• [Article]:
--- Begin ---

# Primus does Rush



## fretboard (May 31, 2006)

Primus with Wolfmother
Tues, June 30
RBC Echo Beach, Toronto

Primus will be doing all of A Farewell To Kings by Rush as the main part of their set...


----------



## reckless toboggan (Mar 9, 2019)

What! That's awesome!

I can't make it there but I hope they release a video of the concert/tribute!


----------



## mhammer (Nov 30, 2007)

Heard that announced on Q this morning. Sounds like the sort of event to bring together two communities - those who know and love Rush but haven't the foggiest who Primus is, and those who grew up with Primus but think of Rush as somehow "one of those '80s bands". I hope they each come to value the other.


----------



## torndownunit (May 14, 2006)

fretboard said:


> Primus with Wolfmother
> Tues, June 30
> RBC Echo Beach, Toronto
> 
> Primus will be doing all of A Farewell To Kings by Rush as the main part of their set...


The Sword is opening se dates too, they are killer.


----------



## fretboard (May 31, 2006)

I would expect 80% of Primus fans to be Rush fans. I wouldn't hazard a guess anywhere near that ratio for Rush fans who are into Primus beyond Winona or Jerry...

--- End ---

• [Things to do]:
a – Answer these about the Primus thread:
(i) At what venue does the Primus and Wolfmother show take place?
(ii) Where did mhammer hear the show announced?
(iii) What share of Primus fans does fretboard expect to be Rush fans?
b – Retype the part of the Primus thread starting with "Heard that announced" and going on through "value the other.".
Rely on the Primus thread alone.

• [Given entries]:

--- Begin ---

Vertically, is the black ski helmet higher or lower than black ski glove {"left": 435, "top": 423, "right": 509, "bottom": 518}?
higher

--- End ---
--- Begin ---

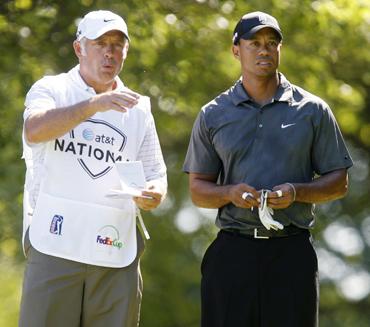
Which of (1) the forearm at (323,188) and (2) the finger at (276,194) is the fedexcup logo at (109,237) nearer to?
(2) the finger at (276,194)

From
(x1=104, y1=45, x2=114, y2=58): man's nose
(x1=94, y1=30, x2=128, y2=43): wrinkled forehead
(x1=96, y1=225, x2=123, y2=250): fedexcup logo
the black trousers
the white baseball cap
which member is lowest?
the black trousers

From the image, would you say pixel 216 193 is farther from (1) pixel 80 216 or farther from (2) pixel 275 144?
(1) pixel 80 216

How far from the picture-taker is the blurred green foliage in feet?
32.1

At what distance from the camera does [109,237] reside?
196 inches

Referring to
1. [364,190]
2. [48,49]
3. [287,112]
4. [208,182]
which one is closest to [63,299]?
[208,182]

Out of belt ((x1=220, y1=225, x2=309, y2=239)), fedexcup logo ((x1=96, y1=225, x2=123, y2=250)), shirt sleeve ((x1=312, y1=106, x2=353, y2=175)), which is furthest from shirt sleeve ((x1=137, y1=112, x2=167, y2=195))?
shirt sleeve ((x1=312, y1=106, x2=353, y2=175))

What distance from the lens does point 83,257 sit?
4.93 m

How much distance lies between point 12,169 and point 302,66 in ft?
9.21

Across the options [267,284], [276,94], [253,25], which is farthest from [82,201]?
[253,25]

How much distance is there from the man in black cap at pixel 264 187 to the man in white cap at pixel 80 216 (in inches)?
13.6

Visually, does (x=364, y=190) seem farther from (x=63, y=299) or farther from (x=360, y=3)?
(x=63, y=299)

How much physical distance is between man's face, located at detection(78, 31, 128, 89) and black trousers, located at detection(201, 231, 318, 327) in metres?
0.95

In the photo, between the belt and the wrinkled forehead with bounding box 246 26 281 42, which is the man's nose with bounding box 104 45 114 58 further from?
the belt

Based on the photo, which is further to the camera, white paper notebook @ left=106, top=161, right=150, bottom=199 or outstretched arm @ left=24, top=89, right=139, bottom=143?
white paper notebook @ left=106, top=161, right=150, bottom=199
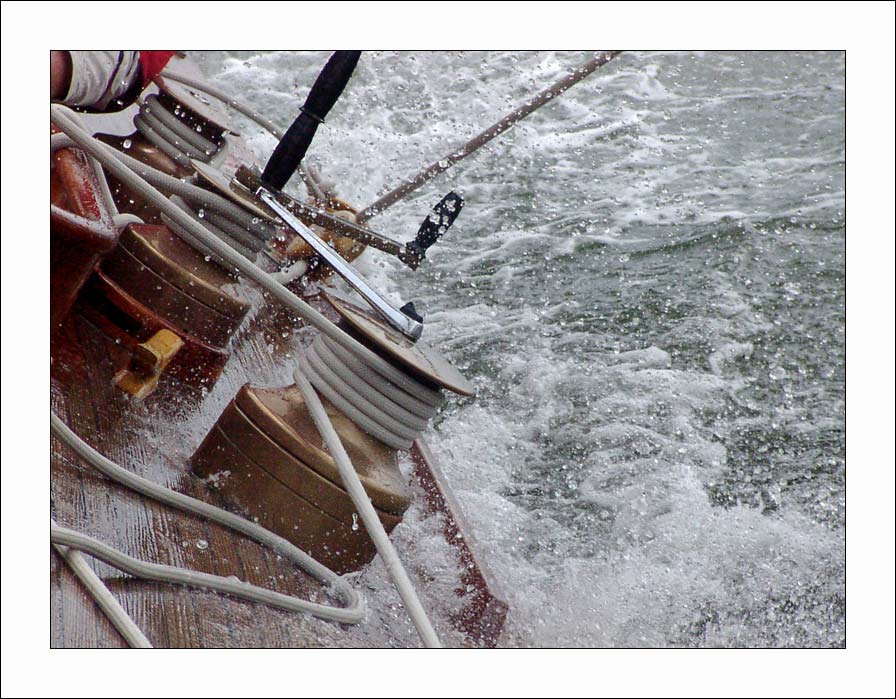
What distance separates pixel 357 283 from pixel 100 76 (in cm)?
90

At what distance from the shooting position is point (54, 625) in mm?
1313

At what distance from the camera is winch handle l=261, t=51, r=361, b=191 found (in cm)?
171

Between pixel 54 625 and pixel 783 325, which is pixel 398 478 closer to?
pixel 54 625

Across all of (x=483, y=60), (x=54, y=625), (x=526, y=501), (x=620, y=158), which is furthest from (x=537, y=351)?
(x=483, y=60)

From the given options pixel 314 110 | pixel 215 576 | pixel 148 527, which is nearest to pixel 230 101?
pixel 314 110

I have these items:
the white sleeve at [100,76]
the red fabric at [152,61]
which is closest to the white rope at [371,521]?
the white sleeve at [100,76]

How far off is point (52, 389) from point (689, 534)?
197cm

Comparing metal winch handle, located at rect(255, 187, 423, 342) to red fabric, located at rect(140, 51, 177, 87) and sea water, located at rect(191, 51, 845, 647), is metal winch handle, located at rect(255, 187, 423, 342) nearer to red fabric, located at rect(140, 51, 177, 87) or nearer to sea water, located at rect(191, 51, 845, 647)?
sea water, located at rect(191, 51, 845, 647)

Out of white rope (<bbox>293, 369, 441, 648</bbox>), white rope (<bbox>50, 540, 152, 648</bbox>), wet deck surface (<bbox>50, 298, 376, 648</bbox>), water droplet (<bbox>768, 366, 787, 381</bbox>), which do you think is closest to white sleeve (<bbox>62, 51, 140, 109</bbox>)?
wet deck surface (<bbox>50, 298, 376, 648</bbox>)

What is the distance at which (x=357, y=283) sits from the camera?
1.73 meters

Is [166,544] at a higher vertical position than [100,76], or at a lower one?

--- End ---
--- Begin ---

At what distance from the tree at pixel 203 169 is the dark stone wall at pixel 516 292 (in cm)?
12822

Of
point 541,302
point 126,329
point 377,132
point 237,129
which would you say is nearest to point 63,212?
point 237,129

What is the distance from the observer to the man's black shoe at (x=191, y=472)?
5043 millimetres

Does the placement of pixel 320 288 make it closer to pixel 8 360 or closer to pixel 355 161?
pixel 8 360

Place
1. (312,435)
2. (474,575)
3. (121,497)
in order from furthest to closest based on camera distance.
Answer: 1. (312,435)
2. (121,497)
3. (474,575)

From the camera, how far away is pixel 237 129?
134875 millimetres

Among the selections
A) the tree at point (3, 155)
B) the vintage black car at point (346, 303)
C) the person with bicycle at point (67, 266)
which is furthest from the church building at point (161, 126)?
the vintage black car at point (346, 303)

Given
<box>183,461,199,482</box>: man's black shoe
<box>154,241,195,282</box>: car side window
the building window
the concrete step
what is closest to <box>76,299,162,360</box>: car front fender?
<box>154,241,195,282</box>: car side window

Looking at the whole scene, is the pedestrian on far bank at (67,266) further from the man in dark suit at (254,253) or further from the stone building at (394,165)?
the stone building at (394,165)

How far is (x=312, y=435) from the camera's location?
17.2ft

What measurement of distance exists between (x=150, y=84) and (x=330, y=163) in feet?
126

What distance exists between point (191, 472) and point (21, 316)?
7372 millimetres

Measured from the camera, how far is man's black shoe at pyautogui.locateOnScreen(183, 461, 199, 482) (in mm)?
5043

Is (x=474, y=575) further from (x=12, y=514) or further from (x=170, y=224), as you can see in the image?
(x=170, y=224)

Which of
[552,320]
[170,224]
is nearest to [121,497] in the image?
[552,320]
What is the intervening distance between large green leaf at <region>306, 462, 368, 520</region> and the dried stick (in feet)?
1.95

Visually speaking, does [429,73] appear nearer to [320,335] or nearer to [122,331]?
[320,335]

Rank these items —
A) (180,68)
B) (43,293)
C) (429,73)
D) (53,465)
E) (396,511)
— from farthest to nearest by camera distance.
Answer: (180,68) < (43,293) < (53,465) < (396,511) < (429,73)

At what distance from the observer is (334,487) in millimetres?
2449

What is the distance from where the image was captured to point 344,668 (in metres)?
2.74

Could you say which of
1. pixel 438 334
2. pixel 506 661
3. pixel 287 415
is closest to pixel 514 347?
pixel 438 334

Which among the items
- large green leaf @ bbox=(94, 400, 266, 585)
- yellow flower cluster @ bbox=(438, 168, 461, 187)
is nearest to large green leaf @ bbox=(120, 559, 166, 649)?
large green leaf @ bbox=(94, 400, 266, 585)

--- End ---

• [Set of answers]:
a –
(i) RBC Echo Beach, Toronto
(ii) On Q
(iii) 80%

b –
Heard that announced on Q this morning. Sounds like the sort of event to bring together two communities - those who know and love Rush but haven't the foggiest who Primus is, and those who grew up with Primus but think of Rush as somehow "one of those '80s bands". I hope they each come to value the other.